===== DATA FOR THIS EXERCISE =====

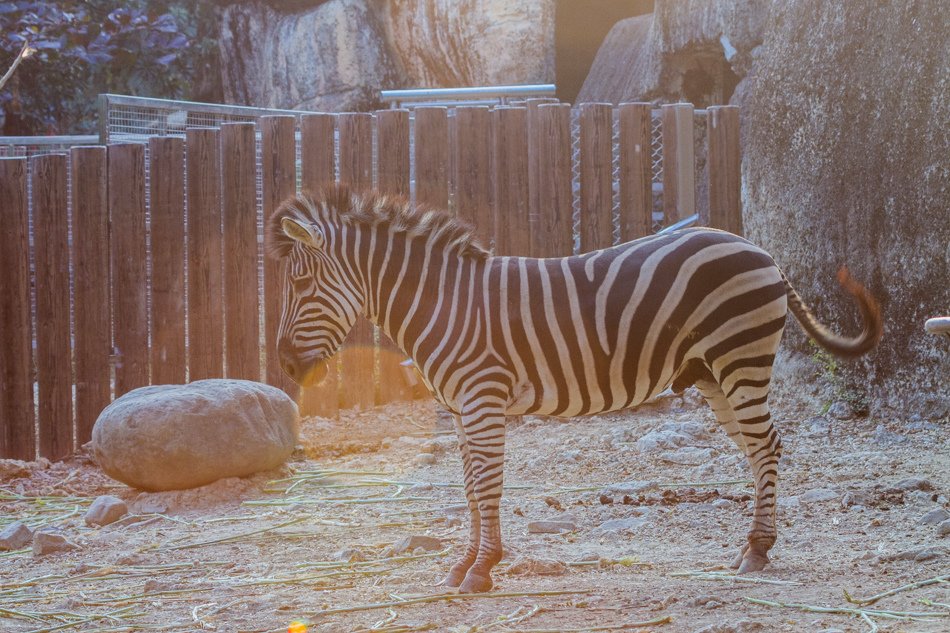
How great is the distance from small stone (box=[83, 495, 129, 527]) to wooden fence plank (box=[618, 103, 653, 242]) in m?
4.23

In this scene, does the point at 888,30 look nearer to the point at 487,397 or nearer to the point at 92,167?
the point at 487,397

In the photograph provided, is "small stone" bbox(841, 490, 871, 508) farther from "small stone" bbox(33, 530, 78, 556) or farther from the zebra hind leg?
"small stone" bbox(33, 530, 78, 556)

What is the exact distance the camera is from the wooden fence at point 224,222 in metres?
7.61

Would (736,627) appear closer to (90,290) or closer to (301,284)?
(301,284)

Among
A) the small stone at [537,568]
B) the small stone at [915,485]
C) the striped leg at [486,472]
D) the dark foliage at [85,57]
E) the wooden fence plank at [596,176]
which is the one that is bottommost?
the small stone at [537,568]

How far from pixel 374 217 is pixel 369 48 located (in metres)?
12.5

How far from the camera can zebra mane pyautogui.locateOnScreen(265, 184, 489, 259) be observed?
4785 millimetres

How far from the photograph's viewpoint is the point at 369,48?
659 inches

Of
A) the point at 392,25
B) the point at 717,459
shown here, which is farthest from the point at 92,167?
the point at 392,25

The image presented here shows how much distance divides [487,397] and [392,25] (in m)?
13.2

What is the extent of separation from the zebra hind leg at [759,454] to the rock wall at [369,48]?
11835mm

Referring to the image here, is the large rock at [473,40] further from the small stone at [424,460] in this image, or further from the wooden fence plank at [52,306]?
the small stone at [424,460]

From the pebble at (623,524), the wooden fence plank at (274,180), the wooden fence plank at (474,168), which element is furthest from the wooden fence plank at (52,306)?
the pebble at (623,524)

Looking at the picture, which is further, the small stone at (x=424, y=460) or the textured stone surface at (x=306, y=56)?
the textured stone surface at (x=306, y=56)
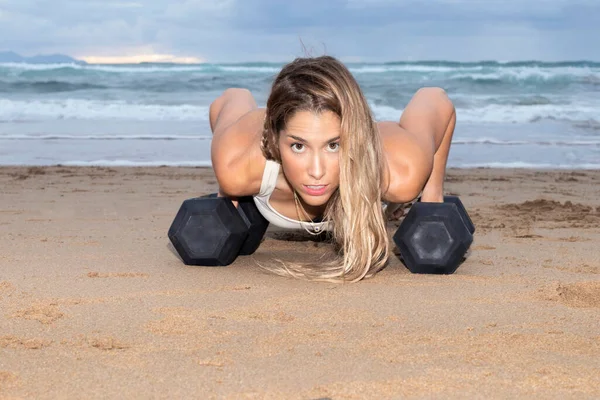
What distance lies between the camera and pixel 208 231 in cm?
369

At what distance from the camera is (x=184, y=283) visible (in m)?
3.35

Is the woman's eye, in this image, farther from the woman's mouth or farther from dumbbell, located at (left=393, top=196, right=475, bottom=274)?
dumbbell, located at (left=393, top=196, right=475, bottom=274)

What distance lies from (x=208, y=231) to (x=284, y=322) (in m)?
1.07

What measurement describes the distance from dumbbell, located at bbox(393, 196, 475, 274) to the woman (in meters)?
0.13

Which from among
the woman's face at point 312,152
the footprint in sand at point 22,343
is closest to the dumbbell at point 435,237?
the woman's face at point 312,152

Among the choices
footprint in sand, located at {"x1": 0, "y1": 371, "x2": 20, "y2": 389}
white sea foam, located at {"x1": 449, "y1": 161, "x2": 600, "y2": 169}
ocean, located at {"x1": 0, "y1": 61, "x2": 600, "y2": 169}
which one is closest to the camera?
footprint in sand, located at {"x1": 0, "y1": 371, "x2": 20, "y2": 389}

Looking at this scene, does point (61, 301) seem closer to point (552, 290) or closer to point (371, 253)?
point (371, 253)

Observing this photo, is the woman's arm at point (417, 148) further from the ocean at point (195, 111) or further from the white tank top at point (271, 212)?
the ocean at point (195, 111)

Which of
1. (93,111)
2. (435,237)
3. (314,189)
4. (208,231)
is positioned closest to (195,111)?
(93,111)

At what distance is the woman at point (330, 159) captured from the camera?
10.1 ft

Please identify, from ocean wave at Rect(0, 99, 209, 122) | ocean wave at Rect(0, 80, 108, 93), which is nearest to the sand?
ocean wave at Rect(0, 99, 209, 122)

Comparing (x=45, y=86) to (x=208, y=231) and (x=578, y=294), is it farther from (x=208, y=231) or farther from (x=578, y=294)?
(x=578, y=294)

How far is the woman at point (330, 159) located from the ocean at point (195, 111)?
0.36 metres

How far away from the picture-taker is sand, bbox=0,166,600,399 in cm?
215
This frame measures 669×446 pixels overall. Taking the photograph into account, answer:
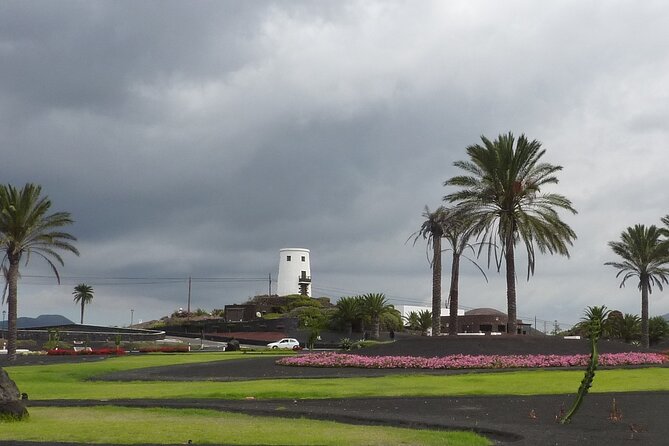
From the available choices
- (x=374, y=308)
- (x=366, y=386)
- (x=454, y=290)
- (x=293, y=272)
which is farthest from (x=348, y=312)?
(x=366, y=386)

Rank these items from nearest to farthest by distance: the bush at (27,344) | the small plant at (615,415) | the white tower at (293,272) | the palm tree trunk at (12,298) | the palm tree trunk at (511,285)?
the small plant at (615,415), the palm tree trunk at (511,285), the palm tree trunk at (12,298), the bush at (27,344), the white tower at (293,272)

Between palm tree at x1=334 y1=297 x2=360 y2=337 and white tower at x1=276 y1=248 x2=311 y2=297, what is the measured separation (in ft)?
138

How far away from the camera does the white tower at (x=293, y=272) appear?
5143 inches

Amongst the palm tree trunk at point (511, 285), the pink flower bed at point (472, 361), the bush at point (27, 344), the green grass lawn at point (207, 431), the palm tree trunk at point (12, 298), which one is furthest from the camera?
A: the bush at point (27, 344)

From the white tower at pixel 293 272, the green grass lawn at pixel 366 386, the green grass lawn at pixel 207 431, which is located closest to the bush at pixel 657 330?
the green grass lawn at pixel 366 386

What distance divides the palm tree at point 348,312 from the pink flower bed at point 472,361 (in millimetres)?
49211

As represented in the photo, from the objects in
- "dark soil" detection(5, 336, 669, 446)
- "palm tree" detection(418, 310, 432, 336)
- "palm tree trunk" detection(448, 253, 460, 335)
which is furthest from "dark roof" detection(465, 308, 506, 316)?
"dark soil" detection(5, 336, 669, 446)

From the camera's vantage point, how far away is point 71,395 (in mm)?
25125

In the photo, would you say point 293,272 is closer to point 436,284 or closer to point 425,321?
point 425,321

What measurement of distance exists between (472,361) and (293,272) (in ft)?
320

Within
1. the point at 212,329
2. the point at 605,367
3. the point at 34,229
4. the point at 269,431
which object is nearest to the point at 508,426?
the point at 269,431

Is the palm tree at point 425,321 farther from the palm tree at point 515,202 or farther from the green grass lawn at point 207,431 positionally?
the green grass lawn at point 207,431

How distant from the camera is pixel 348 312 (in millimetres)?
86688

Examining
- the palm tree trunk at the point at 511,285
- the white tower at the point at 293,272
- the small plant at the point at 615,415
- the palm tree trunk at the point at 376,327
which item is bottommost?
the small plant at the point at 615,415
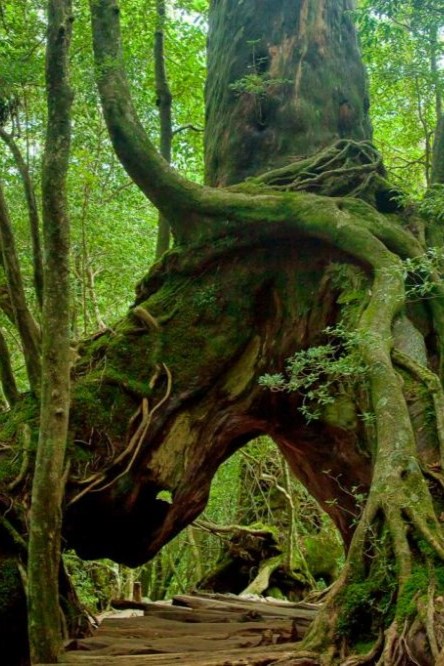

=====

DESCRIPTION OF THE TASK:
Display each line of the material above that contains the string "pebble".

EXPECTED OUTPUT:
From the pebble at (623,524), the wooden fence plank at (274,180), the wooden fence plank at (474,168), which element is furthest from the wooden fence plank at (52,306)?
the pebble at (623,524)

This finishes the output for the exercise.